CBI director-general, Carolyn Fairbairn, said the new rules will come as a blow to many businesses, but that managing the risk of spread was vital.

“A second national lockdown would be devastating for our economy, so it’s right to prioritise bringing infections under control. But there can be no avoiding the crushing blow new measures bring for thousands of firms, particularly in city centres and for our hospitality sector employing over 4 million people. It is vital that all announcements of restrictions go hand in hand with clarity on the business support that protects jobs.

“A clear timetable is welcome, but six months will come as a shock to many. Every possible step should now be taken to bring that horizon forward. This requires a turbo-charged testing regime to help control the virus quickly.”

On changes to return to workplace guidance, she said: “Renewed advice to work from home where possible will keep our town and city centres under great economic pressure, just as people were starting to make their way back. While action is necessary, it comes at a serious price. Remote working has brought real benefits to people and businesses, but we also lose a lot from missed human connections in the workplace.

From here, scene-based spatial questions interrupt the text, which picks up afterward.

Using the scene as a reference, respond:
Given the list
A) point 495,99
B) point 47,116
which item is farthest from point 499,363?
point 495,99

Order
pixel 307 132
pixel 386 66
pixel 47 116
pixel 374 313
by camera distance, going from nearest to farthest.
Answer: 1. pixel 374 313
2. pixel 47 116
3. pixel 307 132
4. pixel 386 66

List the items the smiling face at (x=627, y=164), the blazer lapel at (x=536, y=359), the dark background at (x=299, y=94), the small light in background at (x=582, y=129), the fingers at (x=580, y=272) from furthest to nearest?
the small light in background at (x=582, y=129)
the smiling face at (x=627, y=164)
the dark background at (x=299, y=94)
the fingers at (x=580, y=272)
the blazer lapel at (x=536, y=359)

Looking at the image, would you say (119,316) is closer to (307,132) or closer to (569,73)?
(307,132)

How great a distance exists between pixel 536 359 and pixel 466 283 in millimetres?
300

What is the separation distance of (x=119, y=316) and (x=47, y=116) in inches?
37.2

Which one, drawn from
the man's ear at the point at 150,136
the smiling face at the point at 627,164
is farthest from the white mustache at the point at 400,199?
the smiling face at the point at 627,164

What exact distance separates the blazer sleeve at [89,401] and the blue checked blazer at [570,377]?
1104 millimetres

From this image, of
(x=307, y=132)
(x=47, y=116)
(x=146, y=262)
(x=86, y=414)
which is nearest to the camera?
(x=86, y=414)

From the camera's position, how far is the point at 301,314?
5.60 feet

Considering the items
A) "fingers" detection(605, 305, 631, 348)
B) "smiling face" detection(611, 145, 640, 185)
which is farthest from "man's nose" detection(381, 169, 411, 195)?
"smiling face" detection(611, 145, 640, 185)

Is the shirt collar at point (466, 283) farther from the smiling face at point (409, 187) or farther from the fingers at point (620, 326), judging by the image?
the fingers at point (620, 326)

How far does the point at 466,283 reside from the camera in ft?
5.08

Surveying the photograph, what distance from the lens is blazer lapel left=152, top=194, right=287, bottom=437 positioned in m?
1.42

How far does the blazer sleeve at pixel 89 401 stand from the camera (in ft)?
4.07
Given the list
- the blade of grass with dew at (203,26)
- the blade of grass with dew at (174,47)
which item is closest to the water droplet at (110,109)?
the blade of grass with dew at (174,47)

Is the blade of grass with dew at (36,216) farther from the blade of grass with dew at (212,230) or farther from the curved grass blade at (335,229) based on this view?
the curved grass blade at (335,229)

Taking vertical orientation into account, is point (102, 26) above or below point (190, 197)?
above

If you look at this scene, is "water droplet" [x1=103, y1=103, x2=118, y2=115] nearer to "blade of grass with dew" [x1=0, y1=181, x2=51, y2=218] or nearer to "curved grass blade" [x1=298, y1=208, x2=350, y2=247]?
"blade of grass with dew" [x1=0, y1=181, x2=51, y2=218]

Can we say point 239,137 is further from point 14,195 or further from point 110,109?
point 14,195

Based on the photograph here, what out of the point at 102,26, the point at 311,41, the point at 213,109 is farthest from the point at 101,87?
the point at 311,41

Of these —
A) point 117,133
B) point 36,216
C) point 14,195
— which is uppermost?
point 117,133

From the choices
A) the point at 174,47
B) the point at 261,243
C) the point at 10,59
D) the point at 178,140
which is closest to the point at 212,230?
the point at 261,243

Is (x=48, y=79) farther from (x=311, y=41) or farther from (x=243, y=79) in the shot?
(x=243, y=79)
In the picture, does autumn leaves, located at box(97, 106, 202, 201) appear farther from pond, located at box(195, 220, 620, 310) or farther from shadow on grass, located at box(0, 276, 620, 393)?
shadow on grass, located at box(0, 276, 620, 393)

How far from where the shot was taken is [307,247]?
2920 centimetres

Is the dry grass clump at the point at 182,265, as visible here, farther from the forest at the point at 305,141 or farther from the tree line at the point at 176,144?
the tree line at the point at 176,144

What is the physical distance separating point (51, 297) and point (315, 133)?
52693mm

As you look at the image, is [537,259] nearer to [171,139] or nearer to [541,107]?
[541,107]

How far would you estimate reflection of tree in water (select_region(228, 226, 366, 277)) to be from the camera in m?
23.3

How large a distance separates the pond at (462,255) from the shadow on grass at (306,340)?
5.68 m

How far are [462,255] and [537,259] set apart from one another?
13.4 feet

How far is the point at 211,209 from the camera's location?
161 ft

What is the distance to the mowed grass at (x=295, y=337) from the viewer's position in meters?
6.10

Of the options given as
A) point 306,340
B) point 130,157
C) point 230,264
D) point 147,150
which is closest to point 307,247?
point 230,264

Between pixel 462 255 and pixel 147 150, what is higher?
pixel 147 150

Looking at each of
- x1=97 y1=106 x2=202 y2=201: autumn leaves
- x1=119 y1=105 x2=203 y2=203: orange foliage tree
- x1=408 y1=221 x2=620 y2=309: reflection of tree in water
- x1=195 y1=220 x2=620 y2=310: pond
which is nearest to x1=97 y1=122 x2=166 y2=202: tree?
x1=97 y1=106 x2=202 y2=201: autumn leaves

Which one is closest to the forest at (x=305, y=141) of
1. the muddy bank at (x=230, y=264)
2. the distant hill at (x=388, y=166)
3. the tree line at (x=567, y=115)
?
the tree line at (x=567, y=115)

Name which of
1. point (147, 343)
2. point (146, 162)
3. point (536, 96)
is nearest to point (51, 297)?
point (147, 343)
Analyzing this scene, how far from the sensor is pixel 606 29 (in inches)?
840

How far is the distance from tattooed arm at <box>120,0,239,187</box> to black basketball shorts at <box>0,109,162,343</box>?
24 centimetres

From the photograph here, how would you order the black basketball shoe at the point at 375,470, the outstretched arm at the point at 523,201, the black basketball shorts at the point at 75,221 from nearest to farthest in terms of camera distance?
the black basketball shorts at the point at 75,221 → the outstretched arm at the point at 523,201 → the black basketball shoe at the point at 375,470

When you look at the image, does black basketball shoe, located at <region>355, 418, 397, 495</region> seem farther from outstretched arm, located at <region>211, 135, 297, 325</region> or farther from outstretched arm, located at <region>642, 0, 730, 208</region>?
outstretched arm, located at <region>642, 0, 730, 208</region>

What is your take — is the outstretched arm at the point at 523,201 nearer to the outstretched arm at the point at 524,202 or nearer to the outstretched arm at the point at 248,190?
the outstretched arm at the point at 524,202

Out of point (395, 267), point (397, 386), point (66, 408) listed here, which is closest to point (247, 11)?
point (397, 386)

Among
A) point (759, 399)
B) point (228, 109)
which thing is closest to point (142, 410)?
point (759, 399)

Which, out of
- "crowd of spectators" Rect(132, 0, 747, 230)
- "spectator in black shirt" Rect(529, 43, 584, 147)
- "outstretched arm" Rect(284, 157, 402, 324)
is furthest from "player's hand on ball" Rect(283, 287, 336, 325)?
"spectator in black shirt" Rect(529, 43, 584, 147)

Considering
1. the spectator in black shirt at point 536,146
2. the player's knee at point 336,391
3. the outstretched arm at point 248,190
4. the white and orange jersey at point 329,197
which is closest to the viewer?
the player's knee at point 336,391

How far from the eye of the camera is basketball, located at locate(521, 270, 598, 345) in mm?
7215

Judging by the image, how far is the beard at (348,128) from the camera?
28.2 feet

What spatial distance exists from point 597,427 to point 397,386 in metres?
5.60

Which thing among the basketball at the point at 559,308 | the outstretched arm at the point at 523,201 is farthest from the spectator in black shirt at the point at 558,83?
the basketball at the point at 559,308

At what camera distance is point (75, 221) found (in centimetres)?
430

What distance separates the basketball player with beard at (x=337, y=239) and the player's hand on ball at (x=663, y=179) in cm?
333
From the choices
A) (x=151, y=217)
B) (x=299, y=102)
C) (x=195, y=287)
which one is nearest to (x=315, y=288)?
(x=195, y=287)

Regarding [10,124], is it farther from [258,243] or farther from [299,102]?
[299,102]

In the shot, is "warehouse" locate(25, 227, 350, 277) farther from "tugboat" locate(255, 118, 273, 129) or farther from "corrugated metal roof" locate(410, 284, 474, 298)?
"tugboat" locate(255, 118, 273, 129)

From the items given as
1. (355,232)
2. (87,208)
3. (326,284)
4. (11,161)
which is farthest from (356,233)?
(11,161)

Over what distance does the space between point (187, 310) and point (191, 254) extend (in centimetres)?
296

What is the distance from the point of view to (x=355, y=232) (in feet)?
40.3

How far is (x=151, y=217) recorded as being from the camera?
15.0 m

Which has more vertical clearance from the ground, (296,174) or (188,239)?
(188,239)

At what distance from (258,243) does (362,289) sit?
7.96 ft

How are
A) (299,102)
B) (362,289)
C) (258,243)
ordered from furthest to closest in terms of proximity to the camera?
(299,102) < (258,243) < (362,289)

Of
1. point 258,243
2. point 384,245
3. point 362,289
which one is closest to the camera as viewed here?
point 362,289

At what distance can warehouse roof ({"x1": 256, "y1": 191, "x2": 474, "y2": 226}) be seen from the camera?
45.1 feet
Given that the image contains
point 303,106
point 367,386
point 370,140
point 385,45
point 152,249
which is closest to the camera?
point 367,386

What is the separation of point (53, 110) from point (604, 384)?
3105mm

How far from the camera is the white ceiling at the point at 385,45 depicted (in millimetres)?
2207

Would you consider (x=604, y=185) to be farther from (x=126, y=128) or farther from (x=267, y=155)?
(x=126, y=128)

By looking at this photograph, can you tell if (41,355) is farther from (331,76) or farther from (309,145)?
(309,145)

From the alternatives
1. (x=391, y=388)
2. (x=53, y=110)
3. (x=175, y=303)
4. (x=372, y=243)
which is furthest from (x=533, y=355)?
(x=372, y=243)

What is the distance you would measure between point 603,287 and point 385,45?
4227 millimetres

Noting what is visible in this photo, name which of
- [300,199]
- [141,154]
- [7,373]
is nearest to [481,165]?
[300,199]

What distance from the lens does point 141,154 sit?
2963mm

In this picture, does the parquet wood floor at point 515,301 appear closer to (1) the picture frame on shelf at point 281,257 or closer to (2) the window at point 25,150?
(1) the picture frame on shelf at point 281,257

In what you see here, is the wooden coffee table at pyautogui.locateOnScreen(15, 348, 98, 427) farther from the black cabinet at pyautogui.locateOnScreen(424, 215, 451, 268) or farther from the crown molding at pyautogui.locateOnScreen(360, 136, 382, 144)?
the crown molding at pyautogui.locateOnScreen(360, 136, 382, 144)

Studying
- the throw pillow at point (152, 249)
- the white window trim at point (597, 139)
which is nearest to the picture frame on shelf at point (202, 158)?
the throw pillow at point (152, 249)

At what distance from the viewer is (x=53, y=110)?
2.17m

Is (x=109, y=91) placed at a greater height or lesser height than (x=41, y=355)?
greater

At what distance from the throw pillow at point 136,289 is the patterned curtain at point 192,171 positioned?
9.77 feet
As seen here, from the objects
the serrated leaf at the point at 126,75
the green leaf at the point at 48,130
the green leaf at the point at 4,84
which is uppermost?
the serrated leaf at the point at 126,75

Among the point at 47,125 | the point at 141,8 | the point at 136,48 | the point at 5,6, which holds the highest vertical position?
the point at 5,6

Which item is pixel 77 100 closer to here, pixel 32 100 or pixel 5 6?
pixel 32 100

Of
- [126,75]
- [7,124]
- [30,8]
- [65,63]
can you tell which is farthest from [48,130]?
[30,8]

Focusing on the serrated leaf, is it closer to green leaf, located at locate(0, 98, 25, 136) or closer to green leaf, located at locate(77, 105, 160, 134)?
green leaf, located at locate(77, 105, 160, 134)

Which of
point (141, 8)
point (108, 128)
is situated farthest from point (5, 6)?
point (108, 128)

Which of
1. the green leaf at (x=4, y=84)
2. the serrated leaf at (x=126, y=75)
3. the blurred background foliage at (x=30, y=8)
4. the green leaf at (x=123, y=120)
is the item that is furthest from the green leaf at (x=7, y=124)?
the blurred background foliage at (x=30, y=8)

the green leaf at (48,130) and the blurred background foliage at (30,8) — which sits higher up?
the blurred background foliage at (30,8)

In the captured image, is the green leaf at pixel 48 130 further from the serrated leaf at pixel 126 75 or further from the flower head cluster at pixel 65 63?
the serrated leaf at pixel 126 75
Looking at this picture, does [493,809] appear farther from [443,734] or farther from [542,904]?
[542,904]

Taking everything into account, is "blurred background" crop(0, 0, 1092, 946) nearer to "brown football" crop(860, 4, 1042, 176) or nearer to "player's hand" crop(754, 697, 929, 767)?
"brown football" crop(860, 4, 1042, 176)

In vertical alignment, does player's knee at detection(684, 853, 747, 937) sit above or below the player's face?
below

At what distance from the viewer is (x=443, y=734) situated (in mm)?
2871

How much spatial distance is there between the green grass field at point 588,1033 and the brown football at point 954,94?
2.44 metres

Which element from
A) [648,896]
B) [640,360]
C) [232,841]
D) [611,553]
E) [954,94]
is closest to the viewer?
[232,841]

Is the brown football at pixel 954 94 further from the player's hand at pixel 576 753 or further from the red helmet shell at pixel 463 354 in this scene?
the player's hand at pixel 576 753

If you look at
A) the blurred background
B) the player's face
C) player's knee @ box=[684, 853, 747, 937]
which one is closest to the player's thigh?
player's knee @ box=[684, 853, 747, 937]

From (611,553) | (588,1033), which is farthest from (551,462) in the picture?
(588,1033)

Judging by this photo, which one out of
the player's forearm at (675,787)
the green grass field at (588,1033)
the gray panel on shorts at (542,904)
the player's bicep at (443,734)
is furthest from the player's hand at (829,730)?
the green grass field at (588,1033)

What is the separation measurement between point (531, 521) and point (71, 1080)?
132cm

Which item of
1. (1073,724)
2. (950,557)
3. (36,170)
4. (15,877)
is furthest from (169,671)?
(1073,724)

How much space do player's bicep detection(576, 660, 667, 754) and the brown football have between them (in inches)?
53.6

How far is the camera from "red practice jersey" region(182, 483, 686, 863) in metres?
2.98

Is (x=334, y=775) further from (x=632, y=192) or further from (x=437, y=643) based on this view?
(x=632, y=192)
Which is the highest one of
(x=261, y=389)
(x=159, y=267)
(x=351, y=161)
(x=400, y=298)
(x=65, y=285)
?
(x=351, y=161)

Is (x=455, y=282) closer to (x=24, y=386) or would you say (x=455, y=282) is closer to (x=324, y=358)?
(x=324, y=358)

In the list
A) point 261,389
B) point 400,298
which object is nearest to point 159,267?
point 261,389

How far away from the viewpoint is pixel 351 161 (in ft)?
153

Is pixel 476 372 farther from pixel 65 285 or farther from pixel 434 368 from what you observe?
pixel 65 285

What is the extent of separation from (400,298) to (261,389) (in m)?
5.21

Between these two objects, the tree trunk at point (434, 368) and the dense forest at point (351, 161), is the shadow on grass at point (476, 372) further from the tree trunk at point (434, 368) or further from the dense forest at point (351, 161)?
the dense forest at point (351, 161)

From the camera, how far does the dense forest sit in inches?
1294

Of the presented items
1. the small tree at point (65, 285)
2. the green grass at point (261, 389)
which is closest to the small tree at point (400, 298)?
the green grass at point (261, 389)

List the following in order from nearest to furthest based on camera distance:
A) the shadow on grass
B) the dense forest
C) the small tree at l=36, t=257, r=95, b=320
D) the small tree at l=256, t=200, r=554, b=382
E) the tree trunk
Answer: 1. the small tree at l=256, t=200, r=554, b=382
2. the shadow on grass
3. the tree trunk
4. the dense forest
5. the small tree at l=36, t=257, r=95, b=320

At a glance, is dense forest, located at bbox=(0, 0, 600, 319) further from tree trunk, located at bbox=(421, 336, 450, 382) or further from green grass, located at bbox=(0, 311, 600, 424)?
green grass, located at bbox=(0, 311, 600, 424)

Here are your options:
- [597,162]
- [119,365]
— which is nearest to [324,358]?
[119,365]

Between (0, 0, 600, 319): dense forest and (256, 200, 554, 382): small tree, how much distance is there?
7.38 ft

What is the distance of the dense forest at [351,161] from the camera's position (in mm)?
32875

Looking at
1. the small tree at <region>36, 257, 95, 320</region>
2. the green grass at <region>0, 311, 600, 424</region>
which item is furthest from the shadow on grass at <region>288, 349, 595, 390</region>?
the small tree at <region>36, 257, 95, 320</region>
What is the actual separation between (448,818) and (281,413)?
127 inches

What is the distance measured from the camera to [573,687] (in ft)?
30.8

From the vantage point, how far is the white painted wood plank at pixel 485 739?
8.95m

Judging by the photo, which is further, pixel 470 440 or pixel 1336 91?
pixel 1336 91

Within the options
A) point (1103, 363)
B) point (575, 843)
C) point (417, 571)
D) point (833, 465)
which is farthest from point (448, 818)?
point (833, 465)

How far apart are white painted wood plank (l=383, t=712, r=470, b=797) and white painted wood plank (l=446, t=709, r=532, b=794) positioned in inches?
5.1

“Our pubs, cafes and restaurants have had it hard throughout the crisis. Earlier closing times will be another bitter pill and it’s clear this sector will need more help over a longer period.”

On a business support plan for the autumn, she said: “There must now be a new plan to support businesses this autumn. This should start with a successor to the Job Retention Scheme and allowing cash-strapped businesses to defer their VAT payments from the last quarter -- a no-brainer given this latest blow to our economy.”

"Testing is currently our single biggest weapon against the virus. It’s time for a united national push to turbo charge testing capabilities. Firms stepped up when PPE and ventilators were in short supply. They are ready to do the same to accelerate testing capability. Private sector capacity matched with agile government procurement could be transformational.

“The prize is huge: fewer outbreaks, more people safely back in workplaces, and greater confidence across the economy, from our high streets to our airports.”